Pourquoi l’AEI ?

Les espèces invasives sont en pleine expansion en France, force est de constater l’inefficacité des moyens mis en œuvre par l’Etat. Face à cela, des élus de la Drôme et de Charente unissent leurs voix et créent l’Alliance contre les Espèces Invasives (AEI). Objectif : pousser les pouvoirs publics à rendre la lutte véritablement obligatoire et coordonnée.

Les espèces invasives sont reconnues par la Convention sur la diversité biologique comme la quatrième cause de l’appauvrissement de la biodiversité mondiale, après la disparition des milieux et des habitats, la surexploitation des ressources et les pollutions. Une première estimation en Europe a évalué leur coût annuel entre 9 et 12 milliards d’euros. La Commission Européenne vient par ailleurs de rajouter 17 espèces sur sa liste des espèces exotiques envahissantes préoccupantes, la portant à 66.

Allergies sévères, brûlures, intoxications, pertes de rendement dans les cultures…. Les maux causés par certaines espèces présentes en France peuvent également avoir des conséquences lourdes pour la santé humaine ou l’économie.
 

Face à ce fléau, il est nécessaire d’adopter une politique volontariste et efficace

Pourtant, les élus locaux manquent d’informations et de moyens pour lutter contre les espèces invasives présentes sur leur territoire, comme l’a montré une étude menée à l’automne 2018 auprès des maires de Charente. Et cette lutte doit être coordonnée notamment entre les collectivités locales, le monde agricole et les propriétaires de terrain.
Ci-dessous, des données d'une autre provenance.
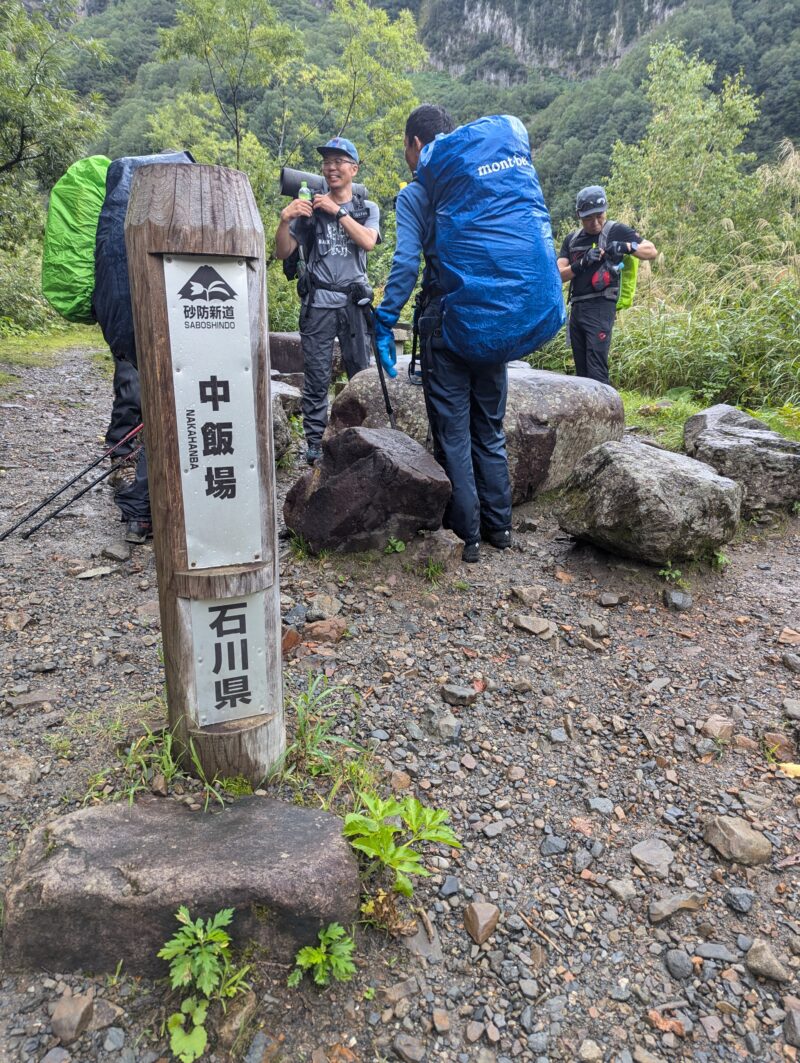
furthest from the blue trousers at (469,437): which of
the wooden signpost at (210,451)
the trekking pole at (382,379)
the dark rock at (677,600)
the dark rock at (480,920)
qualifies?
the dark rock at (480,920)

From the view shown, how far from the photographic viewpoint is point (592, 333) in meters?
6.15

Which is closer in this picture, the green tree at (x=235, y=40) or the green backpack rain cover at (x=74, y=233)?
the green backpack rain cover at (x=74, y=233)

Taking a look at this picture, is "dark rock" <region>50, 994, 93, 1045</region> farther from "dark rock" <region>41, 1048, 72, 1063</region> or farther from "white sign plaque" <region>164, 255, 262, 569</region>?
"white sign plaque" <region>164, 255, 262, 569</region>

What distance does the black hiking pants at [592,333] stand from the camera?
606 centimetres

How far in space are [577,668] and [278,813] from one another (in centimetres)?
168

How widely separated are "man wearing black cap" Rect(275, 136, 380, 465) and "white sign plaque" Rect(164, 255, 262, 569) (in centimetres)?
302

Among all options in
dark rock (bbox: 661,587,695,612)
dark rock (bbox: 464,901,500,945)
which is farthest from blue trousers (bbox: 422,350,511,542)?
dark rock (bbox: 464,901,500,945)

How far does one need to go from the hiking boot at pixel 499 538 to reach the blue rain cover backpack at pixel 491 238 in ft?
3.80

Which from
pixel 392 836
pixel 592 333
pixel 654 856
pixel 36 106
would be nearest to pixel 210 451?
pixel 392 836

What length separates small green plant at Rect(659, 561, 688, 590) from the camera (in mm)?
3632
A l’heure où la multiplication des échanges commerciaux et le tourisme de masse favorisent la prolifération d’espèces invasives, où le réchauffement climatique augmente le potentiel allergisant de certaines plantes comme l’ambroisie, l’Etat se doit de de développer une réglementation uniforme, lisible, simple et donc efficace sur l’ensemble du territoire français.

 

L’AEI porte auprès de l’Etat trois revendications fortes pour que celui-ci soit à la hauteur du problème

  • Faire reconnaître la pollution aérobiologique au même niveau que la pollution chimique – car les polluants organiques altèrent la qualité de l’air, au même titre que les polluants chimiques ;
  • Inscrire l’ambroisie comme organisme nuisible à l’agriculture – afin de rendre sa lutte obligatoire sur l’ensemble du territoire français ;
  • Etendre la compétence ambroisie aux collectivités locales concernées – communes, communautés de communes.